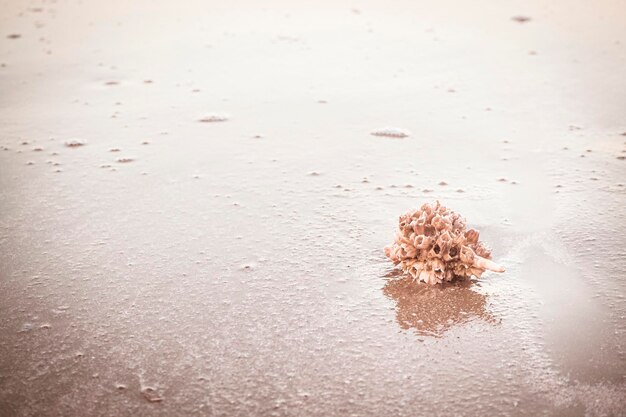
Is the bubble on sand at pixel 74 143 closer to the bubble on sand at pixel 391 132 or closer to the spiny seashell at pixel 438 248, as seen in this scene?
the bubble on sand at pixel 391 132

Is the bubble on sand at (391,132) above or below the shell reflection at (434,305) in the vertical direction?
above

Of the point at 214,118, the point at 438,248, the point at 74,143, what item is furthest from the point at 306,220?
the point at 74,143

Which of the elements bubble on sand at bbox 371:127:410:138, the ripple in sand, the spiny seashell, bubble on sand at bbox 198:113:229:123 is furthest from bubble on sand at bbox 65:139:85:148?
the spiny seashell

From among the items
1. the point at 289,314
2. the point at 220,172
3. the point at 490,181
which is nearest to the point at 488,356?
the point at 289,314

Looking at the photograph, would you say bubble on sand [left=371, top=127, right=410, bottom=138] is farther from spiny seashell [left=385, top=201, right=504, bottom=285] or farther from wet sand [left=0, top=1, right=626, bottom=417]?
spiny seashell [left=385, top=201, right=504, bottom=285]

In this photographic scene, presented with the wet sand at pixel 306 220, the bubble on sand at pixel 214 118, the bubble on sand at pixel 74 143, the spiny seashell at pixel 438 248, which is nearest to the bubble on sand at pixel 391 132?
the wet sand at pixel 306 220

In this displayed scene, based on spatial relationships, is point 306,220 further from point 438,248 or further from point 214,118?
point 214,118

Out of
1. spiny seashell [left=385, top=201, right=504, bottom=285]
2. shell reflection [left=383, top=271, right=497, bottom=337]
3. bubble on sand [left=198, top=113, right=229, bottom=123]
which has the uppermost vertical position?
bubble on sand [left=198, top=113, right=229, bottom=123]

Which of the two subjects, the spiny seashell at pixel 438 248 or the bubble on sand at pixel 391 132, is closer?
==
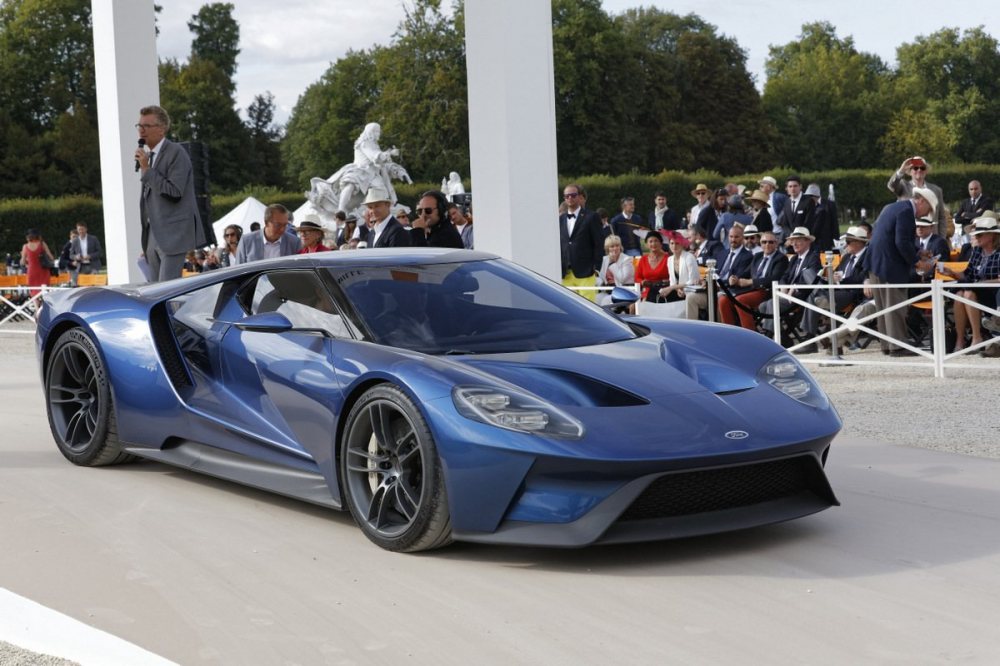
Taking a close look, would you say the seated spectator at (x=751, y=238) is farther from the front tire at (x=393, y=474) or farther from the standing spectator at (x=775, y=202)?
--
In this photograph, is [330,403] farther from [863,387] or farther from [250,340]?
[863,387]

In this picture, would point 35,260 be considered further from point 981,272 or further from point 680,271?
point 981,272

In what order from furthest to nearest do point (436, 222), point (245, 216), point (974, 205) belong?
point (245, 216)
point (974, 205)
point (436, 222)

▸ Task instructions: Collect every line of the material above that contains the word "vertical". Case counts.

▸ Answer to the task:
Is the bubble on sand at (391,132) above or below the shell reflection at (434,305) in the vertical direction?
which has the uppermost vertical position?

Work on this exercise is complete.